Ad for a $1,500 Chicago home that could be purchased with a $100 down payment in around 1890. Click for a larger view.
In the 1880s and 1890s, a Chicago real-estate developer named Samuel Gross put in 150 subdivisions, selling 40,000 lots and building more than 7,500 homes on some of those lots. He sold houses for $800 to $4,000 (about $20,000 to $100,000 in today’s money). The above ad offers cottages for $1,050 to $1,500 with a $100 down payment (about $2,500 in today’s money), which is just under 7 percent of $1,500. The difference in prices ($1,050 vs. $1,500) probably has to do with whether or not the house had inside plumbing.
View Larger Map
At least one of the cottages in S. E. Gross’ ad can still be found in Chicago, though the wide lot has either been subdivided or, more likely (because lots in those days were priced by the frontage foot), was misrepresented in the ad.
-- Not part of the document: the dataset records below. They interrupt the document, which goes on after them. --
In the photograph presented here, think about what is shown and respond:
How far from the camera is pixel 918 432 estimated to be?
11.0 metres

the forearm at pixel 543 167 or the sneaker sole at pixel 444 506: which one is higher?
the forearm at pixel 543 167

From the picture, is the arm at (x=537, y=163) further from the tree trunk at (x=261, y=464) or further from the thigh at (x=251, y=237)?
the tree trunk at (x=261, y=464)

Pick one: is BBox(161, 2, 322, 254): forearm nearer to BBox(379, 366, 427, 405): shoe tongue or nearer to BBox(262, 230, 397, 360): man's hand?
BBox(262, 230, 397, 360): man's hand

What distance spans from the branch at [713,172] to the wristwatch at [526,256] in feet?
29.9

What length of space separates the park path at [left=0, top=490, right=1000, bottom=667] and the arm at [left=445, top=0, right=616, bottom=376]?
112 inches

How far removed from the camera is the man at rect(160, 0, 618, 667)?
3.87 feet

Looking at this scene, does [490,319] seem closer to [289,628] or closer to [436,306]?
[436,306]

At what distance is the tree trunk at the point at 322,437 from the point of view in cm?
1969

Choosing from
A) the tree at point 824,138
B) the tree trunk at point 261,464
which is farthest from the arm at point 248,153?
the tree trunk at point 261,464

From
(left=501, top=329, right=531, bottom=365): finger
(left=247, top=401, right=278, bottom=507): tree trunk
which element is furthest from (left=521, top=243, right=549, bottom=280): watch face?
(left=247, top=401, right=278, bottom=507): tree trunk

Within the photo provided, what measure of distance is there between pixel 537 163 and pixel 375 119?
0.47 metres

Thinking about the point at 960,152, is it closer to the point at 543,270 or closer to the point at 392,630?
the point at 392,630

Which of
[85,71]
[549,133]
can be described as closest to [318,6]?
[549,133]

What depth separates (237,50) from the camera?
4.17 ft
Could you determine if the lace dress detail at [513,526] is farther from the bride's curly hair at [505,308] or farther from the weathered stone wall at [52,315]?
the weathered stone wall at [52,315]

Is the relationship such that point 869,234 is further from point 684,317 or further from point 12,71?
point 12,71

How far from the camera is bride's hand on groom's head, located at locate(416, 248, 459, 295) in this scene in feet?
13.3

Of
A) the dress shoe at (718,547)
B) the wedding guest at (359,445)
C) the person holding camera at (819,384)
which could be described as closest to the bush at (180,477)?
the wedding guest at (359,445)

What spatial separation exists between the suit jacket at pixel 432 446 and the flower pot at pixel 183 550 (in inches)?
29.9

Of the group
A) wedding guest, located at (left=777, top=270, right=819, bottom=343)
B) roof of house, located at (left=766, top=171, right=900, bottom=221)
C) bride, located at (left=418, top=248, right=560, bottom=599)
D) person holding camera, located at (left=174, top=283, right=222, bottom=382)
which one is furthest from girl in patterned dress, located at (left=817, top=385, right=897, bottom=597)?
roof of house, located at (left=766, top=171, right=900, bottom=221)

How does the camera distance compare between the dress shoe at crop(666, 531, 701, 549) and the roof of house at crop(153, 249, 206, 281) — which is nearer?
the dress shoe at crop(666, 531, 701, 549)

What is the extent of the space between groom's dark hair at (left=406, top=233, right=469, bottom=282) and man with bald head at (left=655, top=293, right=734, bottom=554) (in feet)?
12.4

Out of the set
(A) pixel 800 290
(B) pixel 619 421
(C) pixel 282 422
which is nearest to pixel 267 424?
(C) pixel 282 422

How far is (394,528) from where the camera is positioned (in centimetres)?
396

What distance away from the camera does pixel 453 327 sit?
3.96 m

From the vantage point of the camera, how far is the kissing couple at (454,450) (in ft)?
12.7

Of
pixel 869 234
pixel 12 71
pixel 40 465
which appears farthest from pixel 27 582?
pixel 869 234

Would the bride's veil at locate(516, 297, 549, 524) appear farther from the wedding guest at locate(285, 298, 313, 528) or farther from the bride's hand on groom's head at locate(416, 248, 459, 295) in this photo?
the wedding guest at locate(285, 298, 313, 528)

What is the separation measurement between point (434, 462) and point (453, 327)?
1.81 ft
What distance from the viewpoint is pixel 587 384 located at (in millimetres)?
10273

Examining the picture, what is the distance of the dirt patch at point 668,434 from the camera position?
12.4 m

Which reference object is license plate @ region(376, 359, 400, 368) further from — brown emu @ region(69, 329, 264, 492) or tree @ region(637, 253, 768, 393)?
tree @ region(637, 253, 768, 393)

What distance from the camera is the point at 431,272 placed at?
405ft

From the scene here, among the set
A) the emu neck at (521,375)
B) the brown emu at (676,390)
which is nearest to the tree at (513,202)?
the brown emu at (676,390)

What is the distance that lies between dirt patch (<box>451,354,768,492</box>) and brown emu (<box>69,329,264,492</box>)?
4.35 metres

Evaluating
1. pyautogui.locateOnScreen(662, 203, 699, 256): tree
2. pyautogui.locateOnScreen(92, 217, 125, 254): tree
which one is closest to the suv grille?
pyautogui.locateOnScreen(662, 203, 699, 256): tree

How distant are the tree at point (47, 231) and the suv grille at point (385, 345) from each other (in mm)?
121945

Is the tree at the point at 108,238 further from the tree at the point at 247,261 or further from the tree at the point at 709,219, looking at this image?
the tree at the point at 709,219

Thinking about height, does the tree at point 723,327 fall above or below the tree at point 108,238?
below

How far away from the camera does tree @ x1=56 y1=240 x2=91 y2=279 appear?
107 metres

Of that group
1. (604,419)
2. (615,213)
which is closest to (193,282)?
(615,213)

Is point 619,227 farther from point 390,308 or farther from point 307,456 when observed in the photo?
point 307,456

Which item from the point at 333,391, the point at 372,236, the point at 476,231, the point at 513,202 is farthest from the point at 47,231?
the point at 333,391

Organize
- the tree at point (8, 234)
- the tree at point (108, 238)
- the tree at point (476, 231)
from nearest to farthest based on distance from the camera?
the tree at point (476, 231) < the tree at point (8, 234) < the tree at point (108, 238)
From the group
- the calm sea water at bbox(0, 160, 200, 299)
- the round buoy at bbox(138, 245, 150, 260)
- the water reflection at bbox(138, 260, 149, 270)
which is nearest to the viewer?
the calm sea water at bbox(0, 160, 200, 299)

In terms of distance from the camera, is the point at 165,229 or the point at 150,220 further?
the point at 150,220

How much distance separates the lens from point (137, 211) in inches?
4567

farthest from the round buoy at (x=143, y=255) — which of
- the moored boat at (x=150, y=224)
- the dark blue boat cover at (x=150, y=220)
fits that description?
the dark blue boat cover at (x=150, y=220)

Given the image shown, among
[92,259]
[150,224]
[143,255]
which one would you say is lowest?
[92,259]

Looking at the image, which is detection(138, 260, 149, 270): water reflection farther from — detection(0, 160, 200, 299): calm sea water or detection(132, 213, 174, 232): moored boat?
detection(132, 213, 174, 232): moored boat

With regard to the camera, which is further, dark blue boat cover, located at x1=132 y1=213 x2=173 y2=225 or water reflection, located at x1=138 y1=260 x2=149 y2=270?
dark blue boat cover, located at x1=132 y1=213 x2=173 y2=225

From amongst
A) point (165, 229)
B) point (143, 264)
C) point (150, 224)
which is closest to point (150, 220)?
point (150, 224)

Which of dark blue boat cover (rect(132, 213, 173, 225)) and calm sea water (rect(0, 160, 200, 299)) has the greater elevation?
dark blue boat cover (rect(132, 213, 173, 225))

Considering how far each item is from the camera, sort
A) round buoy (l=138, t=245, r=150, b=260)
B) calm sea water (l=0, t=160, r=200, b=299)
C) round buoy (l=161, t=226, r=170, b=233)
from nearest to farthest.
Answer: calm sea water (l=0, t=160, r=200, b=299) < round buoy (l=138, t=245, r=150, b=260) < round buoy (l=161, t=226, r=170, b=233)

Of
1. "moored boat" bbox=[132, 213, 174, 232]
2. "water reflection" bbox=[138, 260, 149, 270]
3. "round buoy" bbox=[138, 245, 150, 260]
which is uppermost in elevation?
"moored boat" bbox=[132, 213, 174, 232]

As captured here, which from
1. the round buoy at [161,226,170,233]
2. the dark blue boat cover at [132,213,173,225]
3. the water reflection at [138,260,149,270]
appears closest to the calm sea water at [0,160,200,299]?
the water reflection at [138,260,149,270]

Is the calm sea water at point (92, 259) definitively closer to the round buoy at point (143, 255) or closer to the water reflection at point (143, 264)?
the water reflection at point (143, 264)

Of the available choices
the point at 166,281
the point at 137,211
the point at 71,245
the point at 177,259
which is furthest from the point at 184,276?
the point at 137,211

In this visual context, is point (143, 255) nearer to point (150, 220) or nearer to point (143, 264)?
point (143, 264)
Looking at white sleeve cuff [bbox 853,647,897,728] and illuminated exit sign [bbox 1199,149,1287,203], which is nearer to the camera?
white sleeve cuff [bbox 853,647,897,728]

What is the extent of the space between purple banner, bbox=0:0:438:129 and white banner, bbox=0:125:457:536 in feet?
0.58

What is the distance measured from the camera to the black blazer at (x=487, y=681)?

Zillow estimates this house is worth about $97,000 today, which means its value has grown a little faster than inflation. Information from Google maps about a nearby school indicates that 99.7 percent of children in the neighborhood are “economically disadvantaged,” suggesting this is still a working-class neighborhood as it was when the house was new.
Gross sold his homes with non-amortizing loans, also known as interest-only loans. Buyers would pay $10 or so a month for six or seven years, then be expected to pay the principle in one lump sum. Usually, buyers would simply refinance the loan and continue to pay interest. They could get in trouble during a recession when it was hard to get loans, but as of 1895 Gross was proud to say that, despite the 1893 depression, he had never foreclosed on a mortgage, and he rarely if ever did so after that. Instead, he was known for helping people trade up to larger homes when they could afford to do so.
An amortizing mortgage is what we would call a conventional mortgage, one in which the buyer pays both interest and principle each month so that, after 15 to 30 years or so, the entire loan is paid off with no balloon payment. Building & loan associations (later called savings & loan associations) introduced amortizing mortgages in the 1890s. But they did not become popular until the 1920s. Almost twice as many homes were built in that decade than any previous decade in American history, and 60 percent of them were financed by building & loan associations, many if not most of them with amortizing mortgages.
The building & loan associations’ promotion of amortizing mortgages may have been stimulated by the competition created when Congress allowed national banks to lend for real estate after 1913. While national banks had only a small share of the total market for mortgage lending, they did innovate by creating the first mortgage bonds, which increased the amount of money available for mortgages, thereby reducing interest rates.
In short, by 1930 all the elements that Jackson calls “revolutionary” were in place. Had the Depression not intervened, homebuyers would still have been able to buy homes with low down payments and low interest rates and pay them off with amortizing mortgages.
What really made the difference between the 44 percent homeownership rate of 1940 and the 62 percent rate of 1960 was the automobile. In 1930, only about half of American families had access to a car. Those who could not afford cars also could not afford mass transit, so had to walk to work–meaning they lived in city or town centers where land prices were high, forcing them to rent flats or apartments rather than buy homes.
By 1960, auto ownership was near universal. People who owned a car could drive to the urban fringe were land prices were low and buy an affordable home. The expansion of auto ownership had far more to do with the growth in homeownership than government programs like the Federal Housing Administration.